Destaca-se ainda a possibilidade do franqueador sublocar ao franqueado o ponto comercial no qual se desenvolverá as atividades em valor superior ao da locação, desde que haja previsão expressa na COF e no contrato, bem como não gere onerosidade excessiva ao franqueado. Atribui ainda a legitimidade a qualquer uma das partes, franqueador e franqueado, para propor a renovação do contrato locatício.

Ainda como fator que merece destaque, está a previsão da possibilidade de eleição de juízo arbitral para a solução de conflitos.
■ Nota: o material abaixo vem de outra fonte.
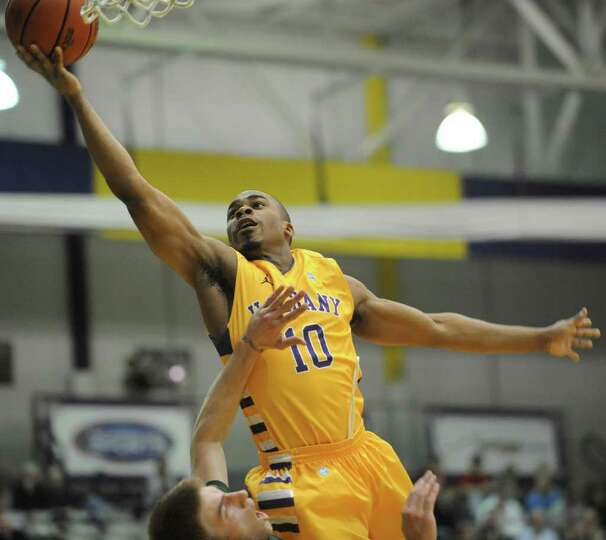 UAlbany's Mike Black is fouled by Matt Glass of Vermont as he drives to the basket during a basketba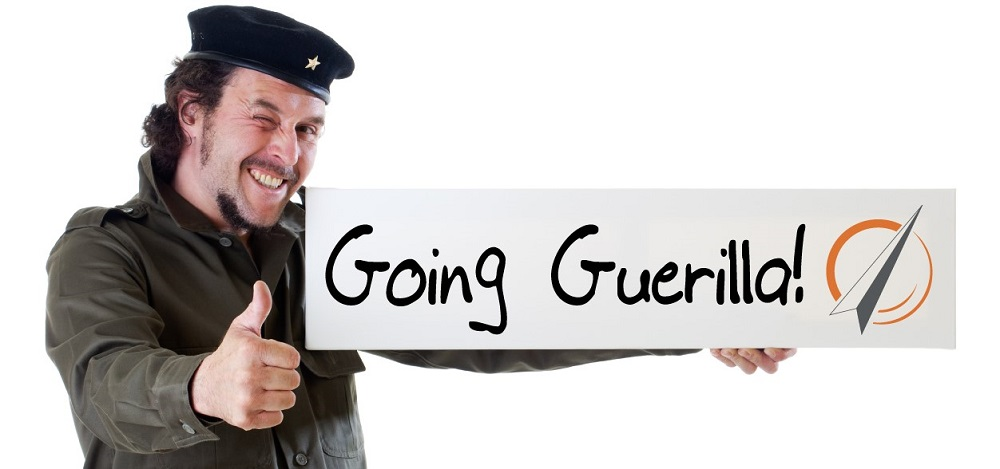 Guerilla soldier with thumbs up and sign that says Going Guerilla PROSAR.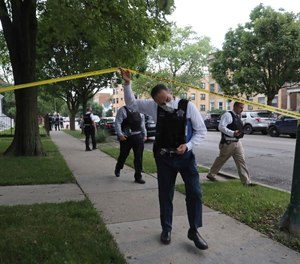 Police detectives canvas the area where a 3-year-old boy was fatally shot while riding in an SUV with his father onSaturday, June 20, 2020, in Chicago.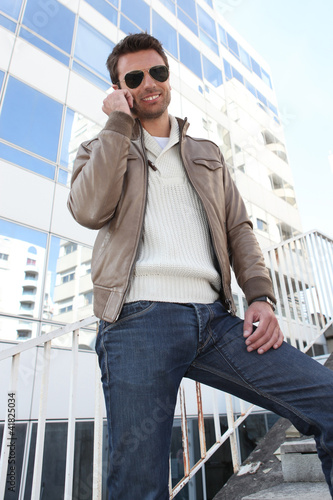 Fashionable man standing outdoors on phone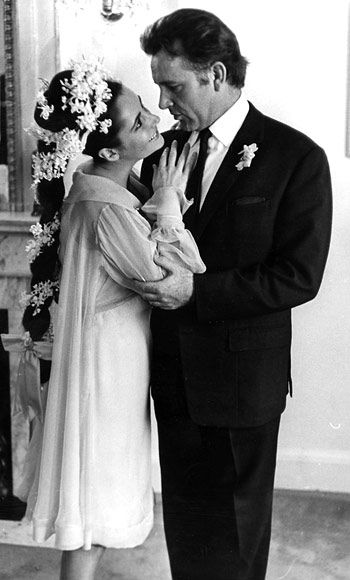 Husband #5: Richard Burton  Year: 1964  Profession: Actor  Details: True to the '60s, Taylor wore a floral wreath made with Roman hyacinths and Lily of the Valley flowers and a babydoll dress to her March wedding. The yellow chiffon dress was designed by Irene Sharaff, the costume designer who worked on Cleopatra.    Taylor met the second great love of her life on set while filming Cleopatra. It was the most expensive movie of all time but their romance overshadowed the price tag.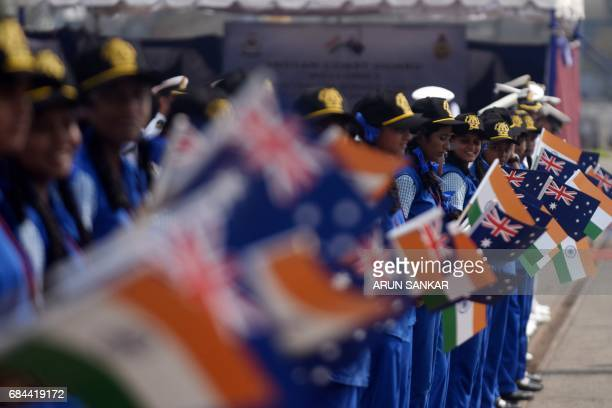 Indian school students wave Australian and Indian national flag as Australian Border Force Cutter Ocean Shield is arrives at a port in Chennai on...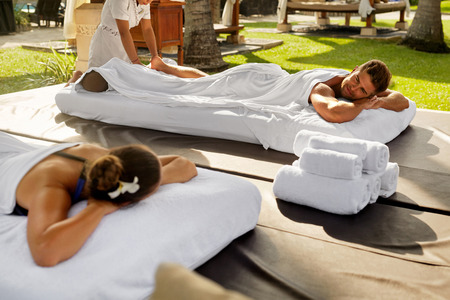 Couple Treatment At Spa. People In Love Enjoying Body Massage Outdoors At Day Spa Resort. Beautiful Woman, Handsome Happy Healthy Man Relaxing On Romantic Honeymoon Vacation In Summer. Relax Concept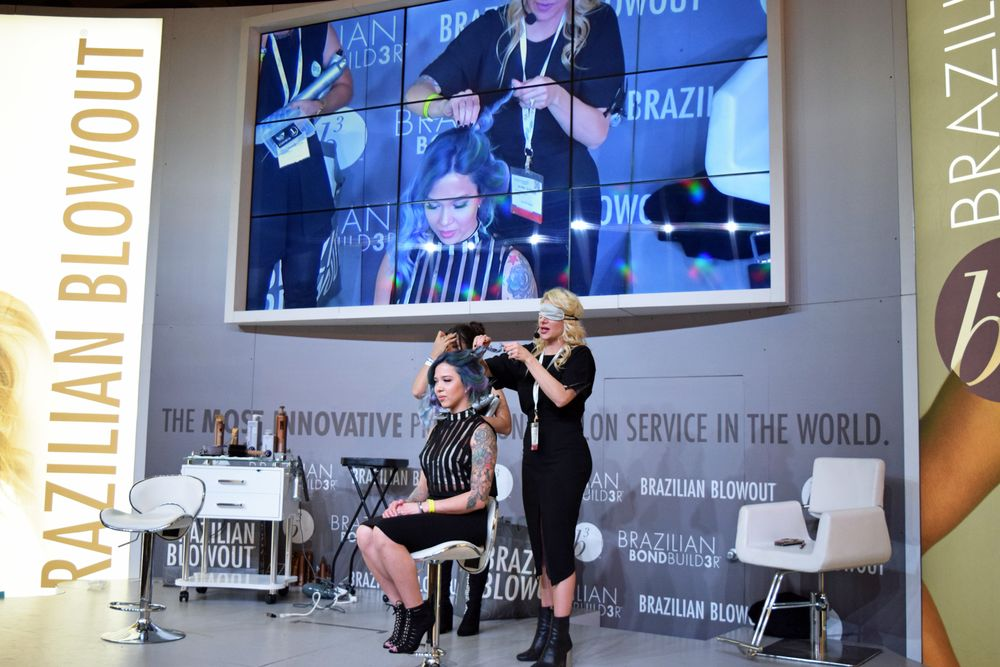 Jenny Strebe (@theconfessionsofahairstylist) styles blindfolded on the Brazilian Blowout Stage.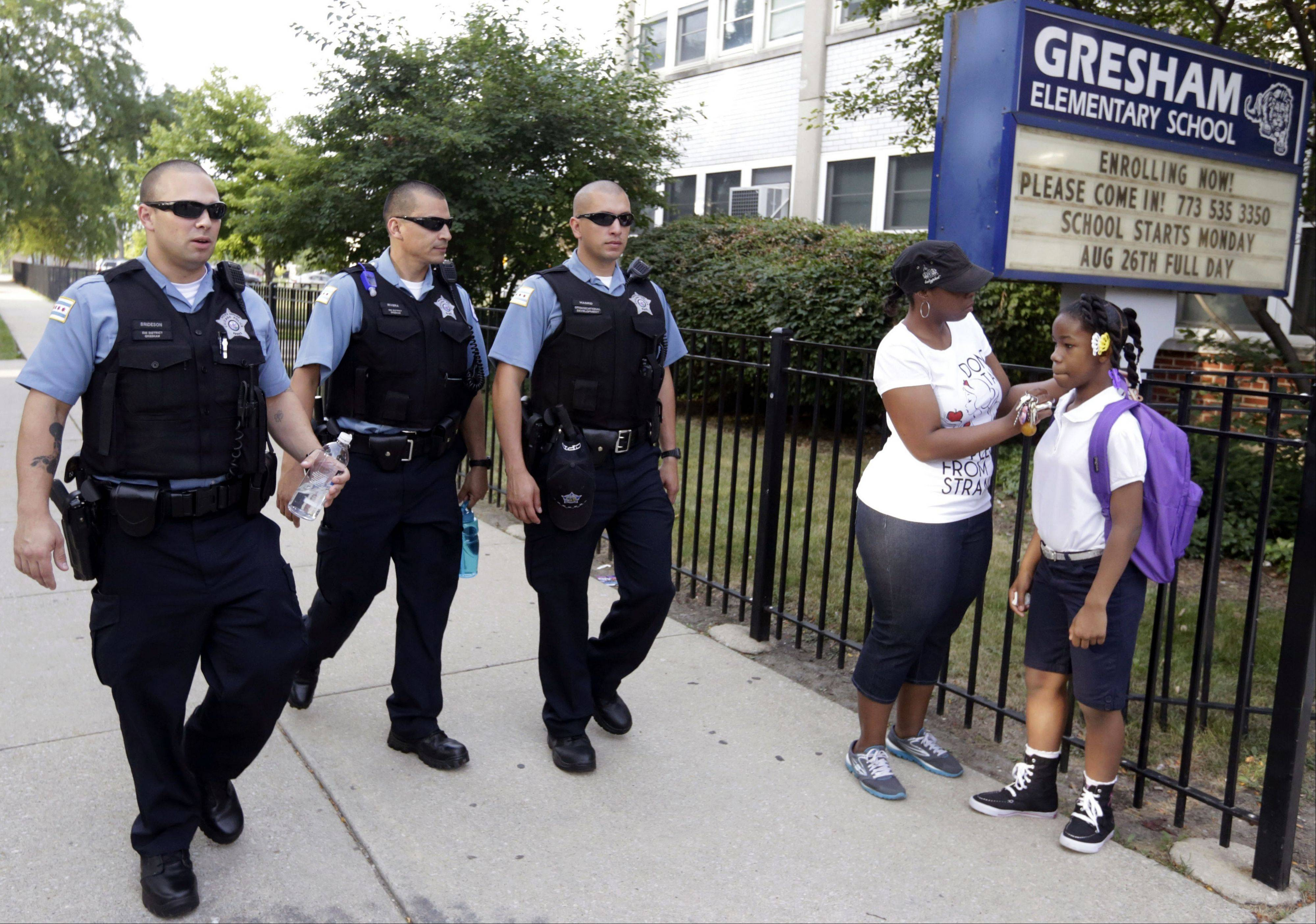 Chicago police patrol the neighborhood as Crystal Stoval delivers her niece Kayla Porter from their South Side home to Gresham Elementary School on the first day of classes Monday.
Aqui, recomenda-se que haja indicação prévia de possíveis Câmaras Arbitrais a fim de avaliar os custos de implementação, sob pena de no futuro qualquer das partes encontrar trava financeira para questionar o teor do contrato.

Quanto ao questionamento futuro acerca do que fora contratado, cabe ressaltar recente decisão do Superior Tribunal de Justiça no Resp. 1.881.149. O caso foi de um franqueado que tentou se esquivar dos deveres contratuais em razão do contrato ser apócrifo (não ter sido formalmente assinado).

Ponderou o STJ entre o rigor formal do instrumento, que não constava a assinatura do franqueado, e o comportamento das partes ao longo do tempo.

No caso em análise, o franqueado, apesar de não ter expressamente assinado o contrato, passou a frequentar os treinamentos, instalou a franquia e se utilizou da marca da franqueadora como se tivesse de fato assinado o contrato.

Prevaleceu a boa-fé objetiva sobre o rigor técnico, de forma que a corte da cidadania aplicou o brocardo Venire Contra Factum Proprium, que proíbe o comportamento contraditório contratual onde a parte visa beneficiar-se da própria torpeza.

Também cabe lembrar que a decisão está em consonância com o artigo 113, § 1º, dispositivo alterado pela Lei da Liberdade Econômica, prezando pela boa fé, comportamento das partes, bem como as práticas existentes no mercado relativas ao tipo de negócio.

Por fim, destaca-se que a nova lei traz diretrizes mínimas a serem observadas nos contratos de franquias internacionais. Dentre elas, a exigência de tradução para língua portuguesa às expensas do franqueador e a de constituição e manutenção de representante legal no foro escolhido pelo contrato internacional de franquias.

Conclui-se que as mudanças legislativas acerca do modelo de franquias é salutar, de modo que as relações tendem a ficar mais transparentes, gerando maior segurança jurídica a esse ecossistema, desde que tomadas as devidas precauções e com auxílio de profissionais gabaritados para tanto.